LA House bill would allow first responders to conceal carry - KSLA News 12 Shreveport, Louisiana News Weather & Sports

LA House bill would allow first responders to conceal carry

SHREVEPORT, LA (KSLA) -

A growing number of states, including Louisiana, are now allowing or considering the ability for first responders to carry a concealed weapon.

Emergency crews often respond to the very same dangerous situations as law enforcement. But in Louisiana, most employers don't allow them to carry a concealed weapon.

State Representative Larry Bagley from Stonewall has introduced House Bill 186 that would allow those first responders to carry a concealed weapon if they have a permit for it.

"If something were to happen I'd like for them to be able to protect themselves. It's as simple as that," explained Rep. Bagley.

While they are already instructed to wait for law enforcement to secure a scene before entering, not every scenario starts out dangerous.

"I'm more concerned with the ones that go into areas where they're possibly attacked for no good reason. Or they're trying to get in or out and someone else decides that they don't want that to happen," added Bagley.

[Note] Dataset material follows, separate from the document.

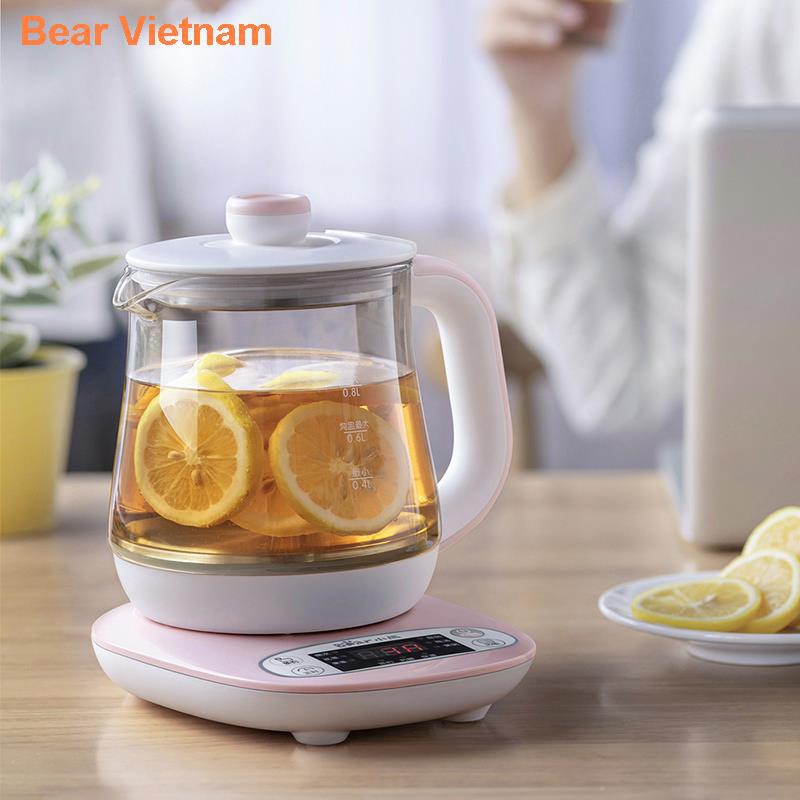 ☌▬Bình chăm sóc sức khỏe gấu nhỏ 0.8L lít mini công suất văn phòng máy pha trà thủy tinh tự động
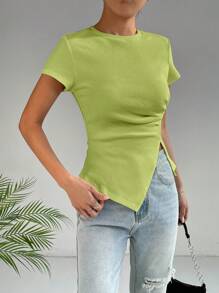 SHEIN Essnce 不對稱襯衫 T 恤,短袖 - 綠色 - 查看 4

While there appears to be some support for Bagley's bill, there are some concerns, especially the potential blurring of lines between medical care and law enforcement. That includes Balentine Ambulance Service Communications Director Casey McBeath.

McBeath supports a provision in the bill that says first responders are allowed to carry a concealed weapon, but they must qualify every year in the use of firearms by the Council on Peace Officer Standards and Training.

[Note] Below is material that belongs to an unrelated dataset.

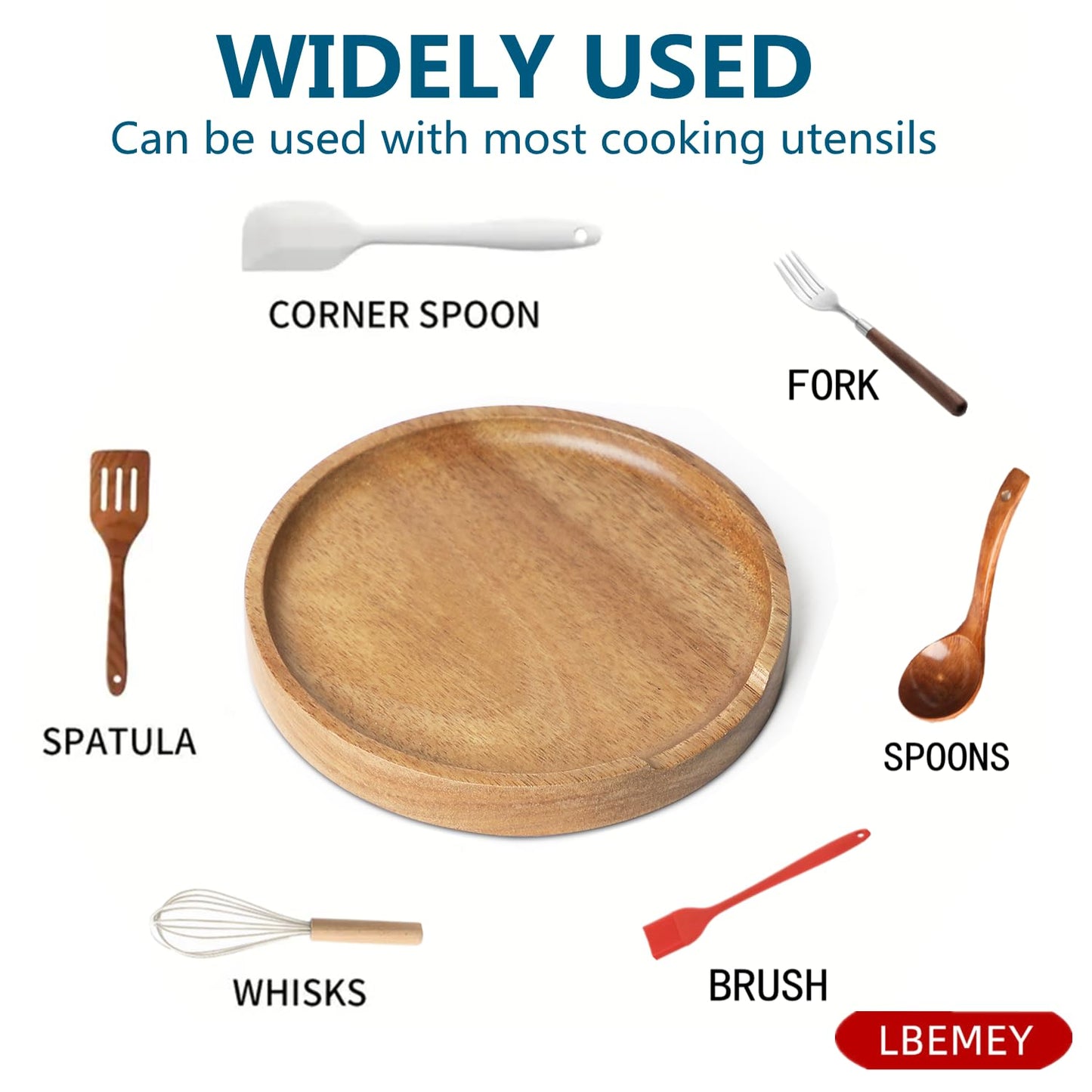 Acacia Wood Spoon Rest Holder, Wooden Spoon Holder For Kitchen Stove Top With Non-Slip Silicone Feet, Perfect Stand For Spoon, Coffee Spoon, Cooking Spoon, Shovel And Tongs (Brown)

"For some agencies with special circumstances it could be a great tool to be used," said McBeath.

But McBeath cautioned that allowing first responders to carry a concealed weapon should require more training beforehand as well.

Representative Bagley says his bill has not come up for consideration yet in Baton Rouge.

Meanwhile, lawmakers in Kansas approved a similar bill last year, while Texas and South Carolina are the latest states considering similar laws.